Política

17/05/2017 08:45

Deputado propõe que o SUS aceite encaminhamentos da rede privada

Saúde aparece em 4º lugar entre os gastos familiares do brasileiro, sendo a maior parcela representada pela compra de medicamentos, chegando a representar 90% dos gastos em saúde nas camadas mais pobres da população

O deputado Gilmar Fabris (PSD) apresentou Projeto de Lei nº 200/2017 na Assembleia Legislativa, que prevê que o SUS (Sistema Único de Saúde) faça atendimentos em especialidades médicas, exames laboratoriais e cirurgias, quando o pedido for proveniente de médico que atenda pela iniciativa privada.

A meta é que aquele paciente que fizer um esforço para se consultar no médico particular, possa dar entrada em seus exames sem retornar ao clínico geral no âmbito do SUS visando esse encaminhamento.

Ou seja, o SUS fica obrigado a fornecer medicamentos, realizar consultas especializadas, realizar exames laboratoriais, aceitar exames laboratoriais e encaminhamento para especialidade quando prescritos por profissionais da rede privada de saúde.

Para o parlamentar, “a medida vai garantir direitos assegurados ao cidadão na Constituição federal, de acesso à saúde”.

Atualmente, quando um diagnóstico é fechado pelo profissional da saúde da rede privada, onde se faz necessário algum procedimento cirúrgico em que o paciente não tem como arcar com as despesas, e precisa com urgência o tratamento ou o procedimento, ele precisa reiniciar todo o trâmite na rede pública, buscando a unidade básica para solicitar o atendimento.

Outra dificuldade é que hoje é necessário passar pelo profissional “clínico geral” para ser encaminhado ao especialista, uma espera que pode agravar ainda mais o seu estado clínico.

Se a lei proposta por Fabris for aprovada, o paciente comparecerá à unidade básica com todos os exames que comprovem o diagnóstico junto ao encaminhamento do profissional especializado.

O agendamento com o especialista deverá ser direto, otimizando tempo e custo para a rede pública e para o paciente.

“O presente projeto de lei tem o objetivo de minimizar os problemas enfrentados pelas pessoas que se utilizam do Sistema Único de Saúde, público ou privado, auxiliando no combate à expansão das mazelas sociais, justamente na condição em que as pessoas ficam mais fragilizadas”, justificou Fabris.

Para o deputado, o fato de ter se consultado na rede privada ou por meio de plano de saúde não significa que o cidadão tenha recursos para dar continuidade ao tratamento.

Ele citou casos como os trabalhadores que têm convênios concedidos pelas empresas, ou aqueles que, no agravamento do caso, fazem um esforço para pagar apenas a consulta, ou ainda, os que não encontrando atendimento em tempo hábil tenham que comprometer sua renda para serem avaliados por um médico e, por último, aqueles que simplesmente não encontram médicos que atendam às suas necessidades de especialidade nos postos de saúde a que têm acesso.    

Caso o projeto seja aprovado e se torne lei, para ter acesso ao serviço, após a consulta no médico particular, o paciente deve procurar o SUS munido da receita médica, requisição de encaminhamento para consulta especializada e requisição de exame laboratorial em 2 vias que identifiquem o paciente pelo nome completo, idade, sexo e endereço; o nome comum do medicamento, ou  do principal ativo da apresentação farmacêutica no receituário médico; apresentar os documentos de identificação originais de RG e CPF e cartão nacional cartão do SUS; a receita deve conter identificação do médico com nome do profissional e número da inscrição no Conselho Regional de Medicina, endereço completo, telefone, assinatura e carimbo.

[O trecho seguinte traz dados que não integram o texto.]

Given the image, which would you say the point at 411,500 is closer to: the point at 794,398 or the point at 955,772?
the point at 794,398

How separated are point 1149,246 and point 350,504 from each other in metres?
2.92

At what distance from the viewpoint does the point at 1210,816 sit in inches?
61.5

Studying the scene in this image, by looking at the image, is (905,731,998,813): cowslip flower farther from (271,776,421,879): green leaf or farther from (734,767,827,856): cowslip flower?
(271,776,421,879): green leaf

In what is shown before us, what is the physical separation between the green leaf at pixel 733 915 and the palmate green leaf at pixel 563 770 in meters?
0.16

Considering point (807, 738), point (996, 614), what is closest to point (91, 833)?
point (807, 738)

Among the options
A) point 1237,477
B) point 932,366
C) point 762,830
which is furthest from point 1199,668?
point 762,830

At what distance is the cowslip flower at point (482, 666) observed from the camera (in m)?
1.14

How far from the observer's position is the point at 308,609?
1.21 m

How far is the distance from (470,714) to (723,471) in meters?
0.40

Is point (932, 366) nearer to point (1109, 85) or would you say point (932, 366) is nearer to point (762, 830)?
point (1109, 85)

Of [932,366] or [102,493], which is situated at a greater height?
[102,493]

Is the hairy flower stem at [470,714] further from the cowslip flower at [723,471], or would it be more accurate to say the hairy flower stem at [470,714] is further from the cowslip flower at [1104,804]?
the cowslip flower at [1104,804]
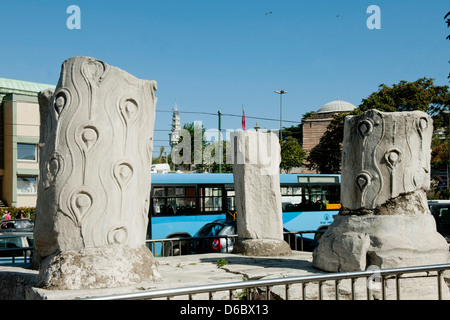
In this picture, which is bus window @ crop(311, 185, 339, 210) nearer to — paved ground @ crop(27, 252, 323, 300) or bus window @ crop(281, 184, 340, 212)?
bus window @ crop(281, 184, 340, 212)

Em se tratando de resultado de exame laboratoriais, deverá ser emitido em papel timbrado do laboratório responsável e com a assinatura do responsável técnico ou responsáveis técnicos pelos resultados apresentados e em se tratando de encaminhamento para especialista deverá conter o diagnóstico fechado com a indicação do procedimento e/ou tratamento indicado.

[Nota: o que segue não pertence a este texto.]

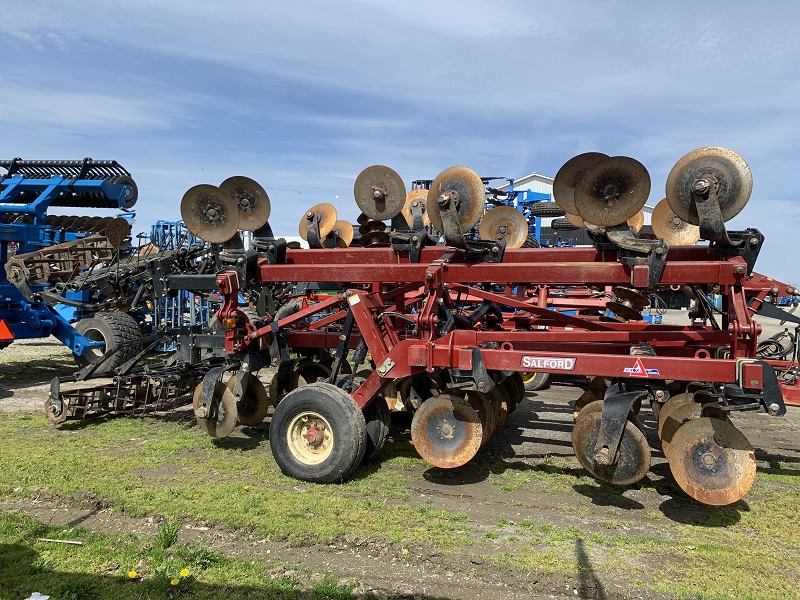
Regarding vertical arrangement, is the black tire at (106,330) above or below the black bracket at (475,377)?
above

Segundo o IBGE, os gastos com saúde aparecem em quarto lugar entre os gastos familiares do brasileiro. Ficam atrás apenas dos gastos com habitação, alimentação e transporte.

A maior parcela desses gastos é representada pela compra de medicamentos, sendo que esse item chega a comprometer 90% dos gastos em saúde das camadas mais pobres da população.

“Não podemos penalizar ainda mais o cidadão que ao procurar um atendimento na rede privada de saúde acaba desonerando o caos que vive a nossa saúde e que já tem um prejuízo gigante com a carga tributária no Brasil”, justificou Gilmar Fabris. O projeto foi protocolado em 10 de maio e segue tramitando na Assembleia Legislativa.